WHAT IS EXPECTED ::
For this exercise, write out the full listing that follows exactly and skip its pictures.

GIVEN INFORMATION ::
*-*-*
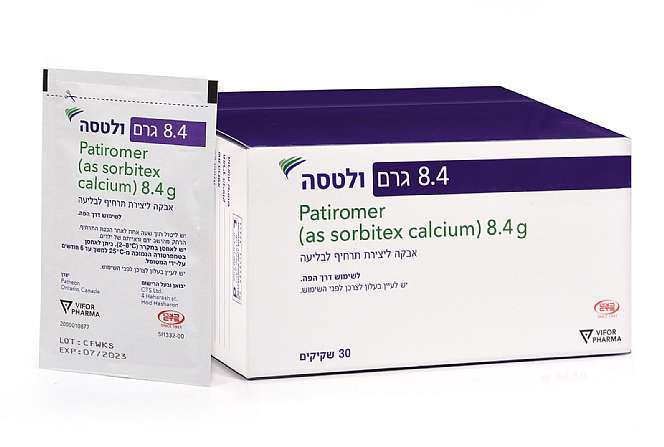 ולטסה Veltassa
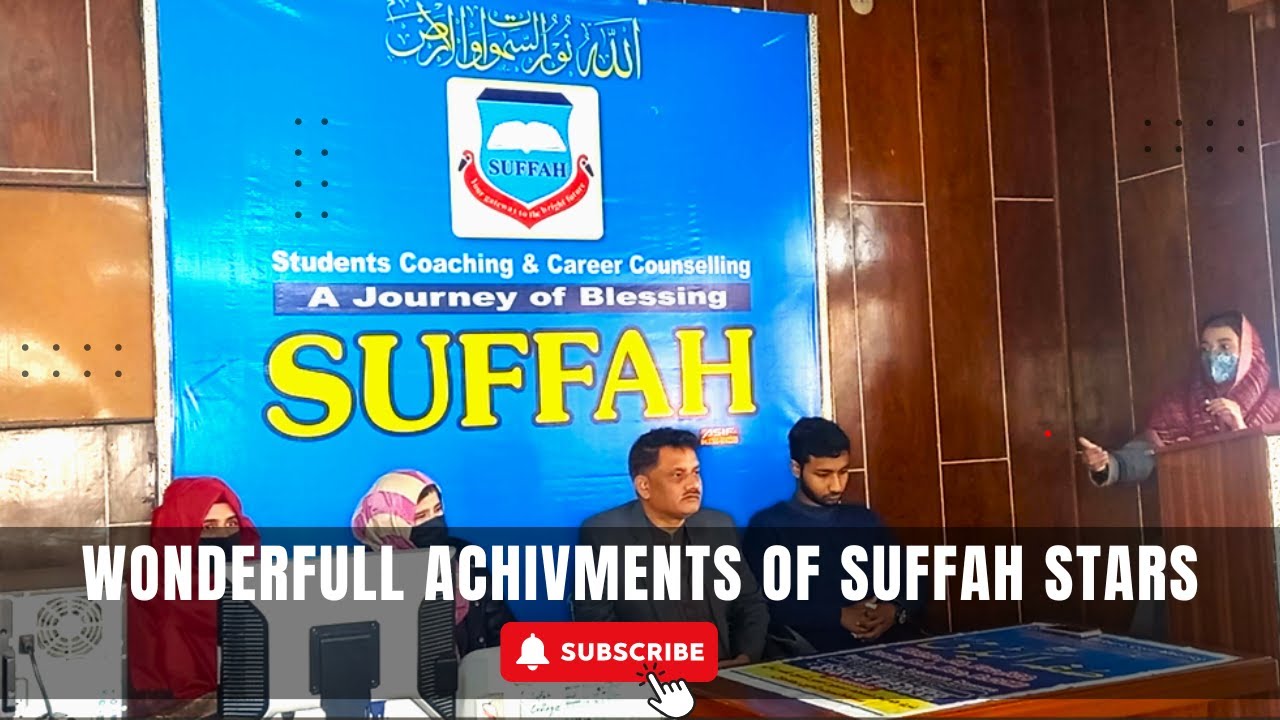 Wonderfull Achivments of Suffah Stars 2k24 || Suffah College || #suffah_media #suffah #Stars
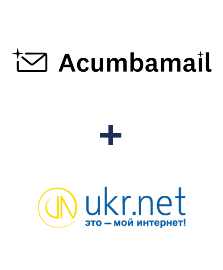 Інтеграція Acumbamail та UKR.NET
*-*-*
ANSWER TO THE PROBLEM ::
 ולטסה Veltassa
 Wonderfull Achivments of Suffah Stars 2k24 || Suffah College || #suffah_media #suffah #Stars
 Інтеграція Acumbamail та UKR.NET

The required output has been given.